When Lanky Pugh complained that he didn’t understand, Chornyak put it into words of one syllable for them. Say a human being sees the sun come up, and wants to express that perception to another human being. The shape he gives that expression, in sound or any other mode, is a lexicalization. Human beings can presumably either find a lexicalization or coin one for any human experience, or any humanoid experience. But whatever these children were perceiving and experiencing, they either had no lexicalizations available to them for those perceptions and experiences, or they were using a mode of lexicalization that was literally impossible for human beings to recognize.
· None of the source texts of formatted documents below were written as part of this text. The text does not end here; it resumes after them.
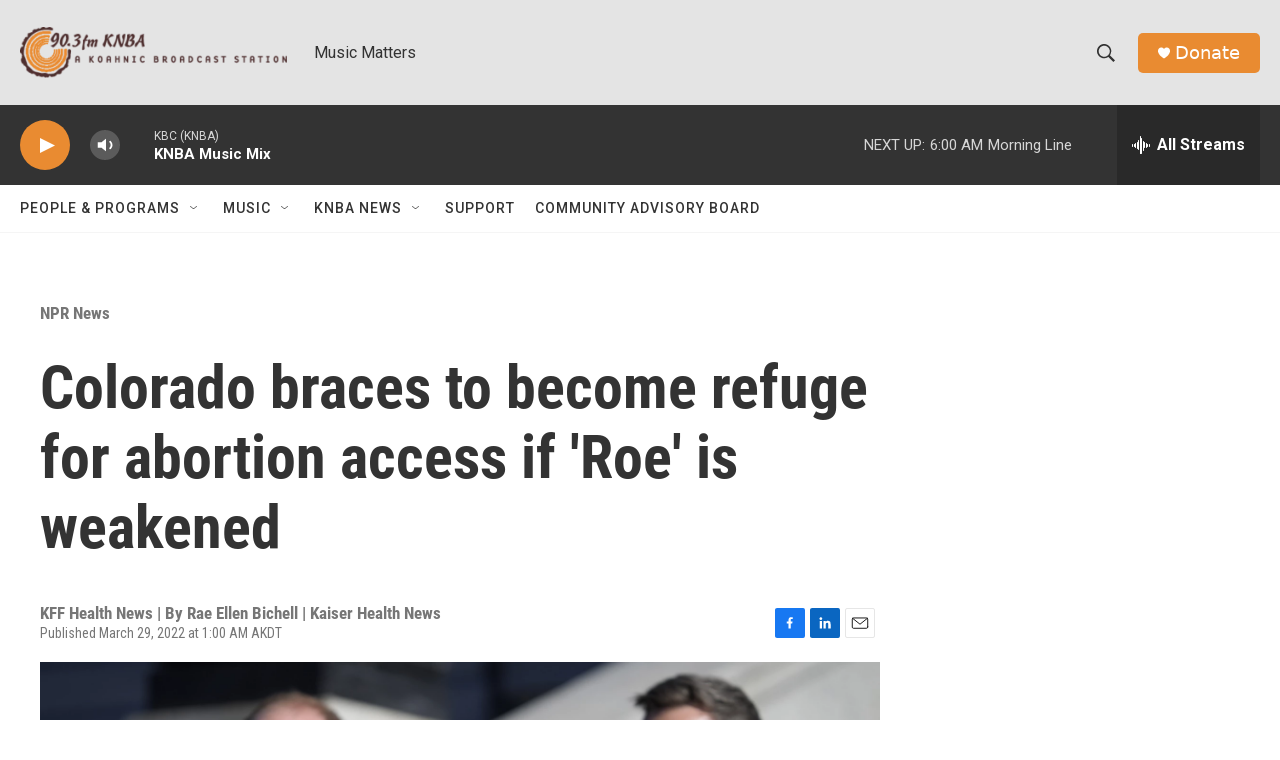

--- FILE ---
content_type: text/html; charset=utf-8
request_url: https://www.google.com/recaptcha/api2/aframe
body_size: 268
content:
<!DOCTYPE HTML><html><head><meta http-equiv="content-type" content="text/html; charset=UTF-8"></head><body><script nonce="gUmMGLvTK_AX-kwFbh00kg">/** Anti-fraud and anti-abuse applications only. See google.com/recaptcha */ try{var clients={'sodar':'https://pagead2.googlesyndication.com/pagead/sodar?'};window.addEventListener("message",function(a){try{if(a.source===window.parent){var b=JSON.parse(a.data);var c=clients[b['id']];if(c){var d=document.createElement('img');d.src=c+b['params']+'&rc='+(localStorage.getItem("rc::a")?sessionStorage.getItem("rc::b"):"");window.document.body.appendChild(d);sessionStorage.setItem("rc::e",parseInt(sessionStorage.getItem("rc::e")||0)+1);localStorage.setItem("rc::h",'1763727045639');}}}catch(b){}});window.parent.postMessage("_grecaptcha_ready", "*");}catch(b){}</script></body></html>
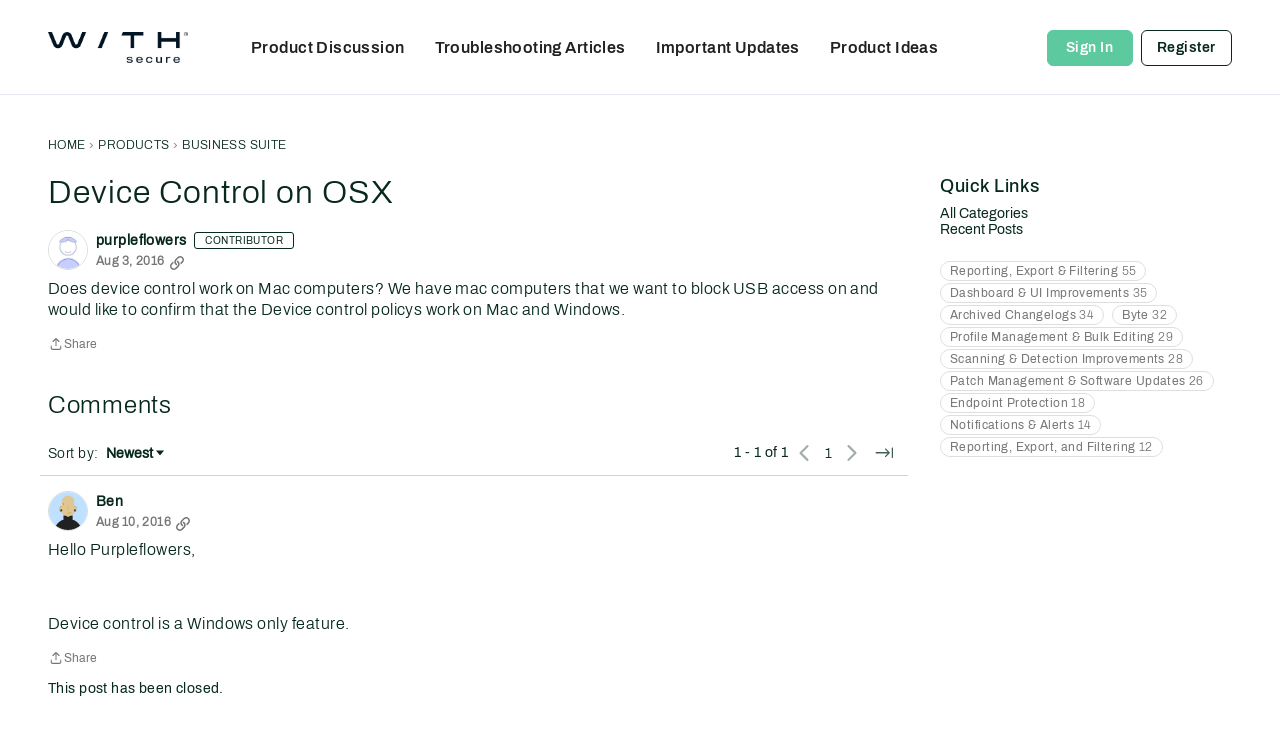

--- FILE ---
content_type: application/x-javascript
request_url: https://community.withsecure.com/dist/v2/layouts/chunks/ListItem.CoAF4-CB.min.js
body_size: 1609
content:
import{i as B,j as a,l as n,r as A,R as Q}from"../vendor/vendor/react-core.BgLhaSja.min.js";import{l as X}from"./ListItem.styles.ChQOhxGL.min.js";import{a1 as H,aj as Y,aR as p,aO as ee,c1 as Z,bZ as $,c2 as ae,c3 as se,c4 as ne,c5 as ie,c6 as te,c0 as F,c7 as ce,c8 as le,c9 as oe,aT as me,ag as de,ca as m,t as U}from"../entries/layouts.DCjNbXWn.min.js";const re=H(()=>{Y();const e=H(t=>B({position:"relative",width:"auto",paddingTop:p(t.vertical/t.horizontal*100)},"label:ResponsiveImage-styles-ratioContainer"));return{image:B({...ee.absolute.fullSizeOfParent(),objectFit:"cover",borderRadius:1},"label:ResponsiveImage-styles-image"),ratioContainer:e}});function Ie(e){const{className:d,ratio:t,...r}=e,c=re();return a.jsx("div",{className:n(c.ratioContainer(t??{vertical:9,horizontal:16}),d),children:a.jsx("img",{...r,sizes:"100vw",className:c.image,loading:"lazy"})})}function ue(e){const{srcSet:d,className:t,...r}=e,c=Z(),I=n(c.mediaItem,t),u=A.useMemo(()=>typeof e.srcSet=="object"?$(e.srcSet):e.srcSet,[e.srcSet]);return e.src?a.jsx(Ie,{...r,className:I,...!!u&&{srcSet:u}}):a.jsx("div",{className:n(I,c.ratioContainer(e.ratio??{vertical:9,horizontal:16}))})}function je(e){var R,_,D,P,W,O,z,w,V;const{headingDepth:d=3,descriptionClassName:t,truncateDescription:r=!0,descriptionMaxCharCount:c=200,primaryActions:I}=e,u=A.useRef(null),{layout:N}=A.useContext(he),q=ae.useAsHook(e.options),k=Z.useAsHook(),{options:{iconPosition:G}}=q,L=se(u),j=L.width>0?L.width<=600:!1,h=((R=e.featuredImage)==null?void 0:R.display)||!!e.mediaItem,i=e.asTile==null?e.asTile||j:e.asTile,g=G===ne.META&&!h,o=!!e.checkbox,s=X.useAsHook(i,h,o,j&&!e.asTile),b=e.checkbox&&a.jsx("div",{className:n(s.checkboxContainer),children:e.checkbox}),E=!!e.icon||!!e.secondIcon,M=E?e.icon??e.secondIcon:null,T=e.icon&&e.secondIcon?e.secondIcon:null,v=E?a.jsxs("div",{className:n(s.iconContainer,e.iconWrapperClass),children:[a.jsx("div",{className:s.icon,children:M}),T?a.jsx("div",{className:!i&&((_=e.featuredImage)!=null&&_.display)?s.secondIconInList:s.secondIcon,children:T}):i?null:a.jsx("div",{})]}):null,J=(l,C)=>{if(l&&l!==""&&C&&C!==""){const K=C.split("/").pop();if(l!==K)return U(l)}return U(`Thumbnail for: ${e.name}`)};let x=null;if((D=e.featuredImage)!=null&&D.display||e.mediaItem){const l=((P=e.image)==null?void 0:P.url)??((W=e.featuredImage)==null?void 0:W.fallbackImage)??"",C=J((O=e.image)==null?void 0:O.alt,((z=e.image)==null?void 0:z.url)??((w=e.featuredImage)==null?void 0:w.fallbackImage));x=a.jsxs("div",{className:i?s.mobileMediaContainer:s.mediaWrapContainer,children:[e.mediaItem?e.mediaItem:l.length>0?a.jsx(ue,{src:l,srcSet:(V=e.image)!=null&&V.urlSrcSet?$(e.image.urlSrcSet):"",alt:C}):a.jsx("div",{className:n(k.mediaItem,k.ratioContainer({vertical:9,horizontal:16})),children:a.jsx(ie,{})}),!i&&v]})}else E&&!i&&!g&&(x=a.jsxs("div",{className:n(s.iconContainer,e.iconWrapperClass),children:[!!M&&a.jsx("div",{className:s.icon,children:M}),!!T&&a.jsx("div",{className:s.secondIcon,children:T})]}));b&&!i&&(x=a.jsxs("div",{className:s.iconAndCheckbox,children:[b,x]}));const f=e.actions?a.jsx("div",{className:n(s.actionsContainer,{[te()]:e.disableButtonsInItems}),children:e.actions}):void 0,y=e.description?a.jsx("div",{className:n(s.description,t),children:r?a.jsx(F,{maxCharCount:c,lines:3,children:e.description}):e.description}):null;let S=a.jsx(ce,{className:n(s.metasContainer,e.metasContainerClass),children:e.metas});return g&&(S=a.jsxs("div",{className:n(s.inlineIconAndMetasContainer,e.metasWrapperClass),children:[a.jsx("div",{className:n(s.inlineIconContainer,e.iconWrapperClass,g&&e.secondIcon?s.twoIconsInMetas:null),children:v}),S]})),a.jsx(le,{options:e.boxOptions,as:e.as??"li",ref:u,className:n(e.className),children:a.jsxs("div",{className:n(s.item,e.actionAlignment==="center"&&s.itemCentered),children:[x,i&&(v||f||o)&&a.jsxs("div",{className:s.tileActions,children:[a.jsxs(oe,{condition:o,className:s.iconAndCheckbox,children:[e.checkbox&&b,!g&&v]}),(h||!i&&!h||j&&o)&&f]}),a.jsxs("div",{className:s.contentContainer,children:[a.jsxs("div",{className:s.titleContainer,children:[a.jsx(me,{custom:!0,className:n(s.title,"heading"),depth:d,children:e.url?a.jsx(de,{to:e.url,className:n(s.titleLink,e.nameClassName),children:a.jsx(F,{lines:3,children:e.name})}):a.jsx("span",{className:n(e.nameClassName),children:e.name})}),(!h&&i&&!o||!j&&i&&o)&&f]}),a.jsx("div",{className:s.metaWrapContainer,children:a.jsxs("div",{className:s.metaDescriptionContainer,children:[[m.TITLE_METAS,m.TITLE_METAS_DESCRIPTION].includes(N)&&S,N===m.TITLE_DESCRIPTION_METAS&&y,N===m.TITLE_METAS_DESCRIPTION&&y,N===m.TITLE_DESCRIPTION_METAS&&S]})})]}),I&&a.jsx("div",{className:s.primaryActionsContainer,children:I}),!i&&f]})})}const he=Q.createContext({layout:m.TITLE_DESCRIPTION_METAS});export{ue as L,je as a,he as b};


--- FILE ---
content_type: application/x-javascript
request_url: https://community.withsecure.com/dist/v2/layouts/chunks/configHooks.Cz-f0TXl.min.js
body_size: -55
content:
import{s as r,L as o,dX as u,dY as c}from"../entries/layouts.DCjNbXWn.min.js";import{r as a}from"../vendor/vendor/react-core.BgLhaSja.min.js";import{m as f,o as g}from"../vendor/vendor/redux.D4LK-I4W.min.js";function h(){const t=u();return a.useMemo(()=>g(c,t),[t])}function d(t){const n=r(t),s=f(i=>t.length===0?{status:o.SUCCESS,data:{}}:i.config.configsByLookupKey[n]??{status:o.PENDING}),e=h();return a.useEffect(()=>{s.status===o.PENDING&&t.length>0&&e.getConfigsByKeyThunk(t)},[n,s.status]),s}export{d as u};


--- FILE ---
content_type: application/x-javascript
request_url: https://community.withsecure.com/dist/v2/layouts/entries/addons/subcommunities/layouts.DwR2EvMH.min.js
body_size: -128
content:
const __vite__mapDeps=(i,m=__vite__mapDeps,d=(m.f||(m.f=["../../../chunks/addons/openapi-embed/layouts._xHqySZ2.css","../../../chunks/addons/openapi-embed/QuickLinks.C0TktU-I.css"])))=>i.map(i=>d[i]);
import{n as e,_ as i}from"../../layouts.DCjNbXWn.min.js";e({SubcommunitiesWidget:()=>i(()=>import("../../../chunks/addons/subcommunities/SubcommunitiesWidget.76HoK8bq.min.js"),__vite__mapDeps([0,1]),import.meta.url)});
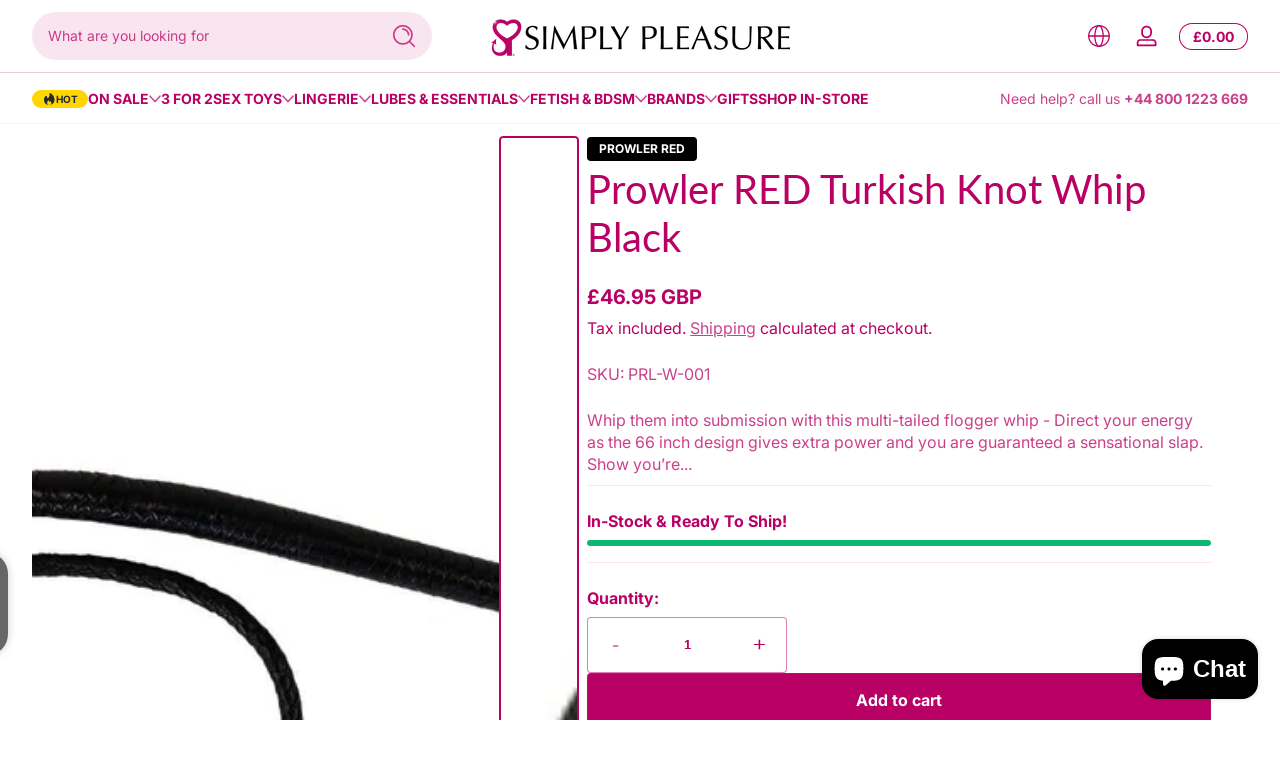

--- FILE ---
content_type: image/svg+xml
request_url: https://cdn-sf.vitals.app/cdn-assets/payment-logos/color/afterpay.svg?v=1
body_size: 205
content:
<svg xmlns="http://www.w3.org/2000/svg" class="vtl-pl-main-widget__logo" width="48" height="30" viewBox="0 0 240 150"><g clip-path="url(#afterpay__a)"><path fill="#B2FCE4" d="M221.053 0H18.947C8.211 0 0 8.125 0 18.75v112.5C0 141.875 8.842 150 18.947 150h202.106c10.736 0 18.947-8.125 18.947-18.75V18.75C240 8.125 231.158 0 221.053 0Z"/><path d="M173.053 42.948 156 32.843l-17.053-10.106c-11.368-6.315-25.894 1.895-25.894 15.158v2.526c0 1.264.631 2.527 1.894 3.158l8.211 4.422c2.526 1.263 5.053-.632 5.053-3.158V39.79c0-2.526 2.526-4.421 5.052-3.158l15.79 8.842 15.158 9.474c2.526 1.263 2.526 4.42 0 5.684l-15.79 8.842-15.789 10.105c-2.527 1.264-5.053-.631-5.053-3.157v-2.527c0-13.263-14.526-21.473-25.895-15.158L84.632 68.843 67.579 78.948c-11.368 6.316-11.368 23.368 0 29.684l17.053 10.105 17.052 10.106c11.369 6.315 25.895-1.895 25.895-15.158v-2.527c0-1.263-.632-2.526-1.895-3.158l-8.21-4.421c-2.527-1.263-5.053.632-5.053 3.158v5.053c0 2.526-2.526 4.421-5.052 3.158l-15.79-8.842-15.79-9.474c-2.526-1.263-2.526-4.421 0-5.684l15.79-8.842 15.79-8.842c2.526-1.263 5.052.631 5.052 3.157v2.527c0 13.263 14.526 21.474 25.895 15.158L155.369 84l17.052-10.106c12-7.579 12-24 .632-30.947Z"/></g><defs><clipPath id="afterpay__a"><path fill="#fff" d="M0 0h240v150H0z"/></clipPath></defs></svg>


--- FILE ---
content_type: text/javascript
request_url: https://www.simplypleasure.com/cdn/shop/t/24/assets/media-gallery.js?v=109929015519704407891738168847
body_size: 77
content:
customElements.get("media-gallery")||customElements.define("media-gallery",class extends HTMLElement{constructor(){super(),this.ifMediaStack=this.hasAttribute("data-media-stack"),this.lastVariantMediaId=parseInt(this.querySelector(".is-current-variant-media").dataset.mediaId),this.thumbnails&&(this.thumbnails.querySelectorAll("[data-target]").forEach(thumbnail=>{thumbnail.addEventListener("click",this.onThumbnailClick.bind(this))}),this.addEventListener("sliderChanged",this.onSlideChanged.bind(this)))}get viewer(){return this.querySelector('[id^="Gallery-Viewer"]')}get thumbnails(){return this.querySelector('[id^="Gallery-Thumbnail-Slider"]')}onSlideChanged(event){if(!event||!event.detail)return;const mediaId=event.detail.currentElement.dataset.mediaId,thumbnail=this.thumbnails.querySelector(`[data-target="${mediaId}"]`);thumbnail&&(thumbnail.querySelector("button").hasAttribute("aria-current")||this.setActiveThumbnail(thumbnail),this.thumbnails.initSliderStatus&&this.thumbnails.slideByElement(thumbnail))}onThumbnailClick(event){const thumbnail=event.currentTarget;this.setActiveThumbnail(thumbnail),this.changeMedia(thumbnail.getAttribute("data-target"))}updateGallery(currentVariantMediaId){if(!(currentVariantMediaId===this.lastVariantMediaId||currentVariantMediaId==null)){if(this.lastVariantMediaId=currentVariantMediaId,this.viewer.querySelectorAll(".is-current-variant-media").forEach(element=>element.classList.remove("is-current-variant-media")),this.viewer.querySelectorAll(`[data-media-id="${currentVariantMediaId}"]`).forEach(element=>element.classList.add("is-current-variant-media")),this.thumbnails&&(this.thumbnails.querySelector(".is-current-variant-thumbnail")?.classList.remove("is-current-variant-thumbnail"),this.thumbnails.querySelector(`[data-target="${currentVariantMediaId}"]`)?.classList.add("is-current-variant-thumbnail")),this.hasAttribute("data-hide-variants")){const groupName=this.viewer.querySelector(`[data-media-id="${currentVariantMediaId}"]`)?.dataset.mediaGroup;this.viewer.querySelectorAll(".is-current-variant-media-group").forEach(element=>element.classList.remove("is-current-variant-media-group")),groupName&&this.viewer.querySelectorAll(`[data-media-group='${groupName}']`).forEach(element=>{element.classList.add("is-current-variant-media-group")}),this.thumbnails&&(this.thumbnails.querySelectorAll(".is-current-variant-thumbnail-group").forEach(element=>element.classList.remove("is-current-variant-thumbnail-group")),groupName&&this.thumbnails.querySelectorAll(`[data-thumbnail-group='${groupName}']`).forEach(element=>{element.classList.add("is-current-variant-thumbnail-group")})),this.ifMediaStack||(this.viewer.reInstall(),this.thumbnails&&this.thumbnails.reInstall())}this.changeMedia(currentVariantMediaId),isMobileScreen()&&scrollElementToHeaderBottom(this,16)}}changeMedia(mediaId){const activeMedia=this.viewer.querySelector(`[data-media-id="${mediaId}"]`);this.ifMediaStack?activeMedia.parentElement.prepend(activeMedia):this.viewer.initSliderStatus&&this.viewer.slideByElement(activeMedia)}setActiveThumbnail(thumbnail){!this.thumbnails||!thumbnail||(this.thumbnails.querySelectorAll("button").forEach(element=>element.removeAttribute("aria-current")),thumbnail.querySelector("button").setAttribute("aria-current",!0))}});
//# sourceMappingURL=/cdn/shop/t/24/assets/media-gallery.js.map?v=109929015519704407891738168847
“Such as?” Dolbe had asked.

“Hell, I don’t know. How do you expect me to give you, in words, an example of a perception for which there are no words? I could give you a rather strained analogy.”

“Please do.”

“Say they were communicating quite normally in English, but made sounds at frequencies the human ear is incapable of hearing… that wouldn’t be precisely English, Dolbe, but let it go at that. Or say that whatever physical means they were employing to produce the words of American Sign Language were carried out at a speed so fast that the human eye was incapable of seeing it happen. That’s not it, Dolbe — it’s quite a different matter, because those would be approximately physiological problems — but perhaps it will serve as an analogy. The effects would presumably be the same.”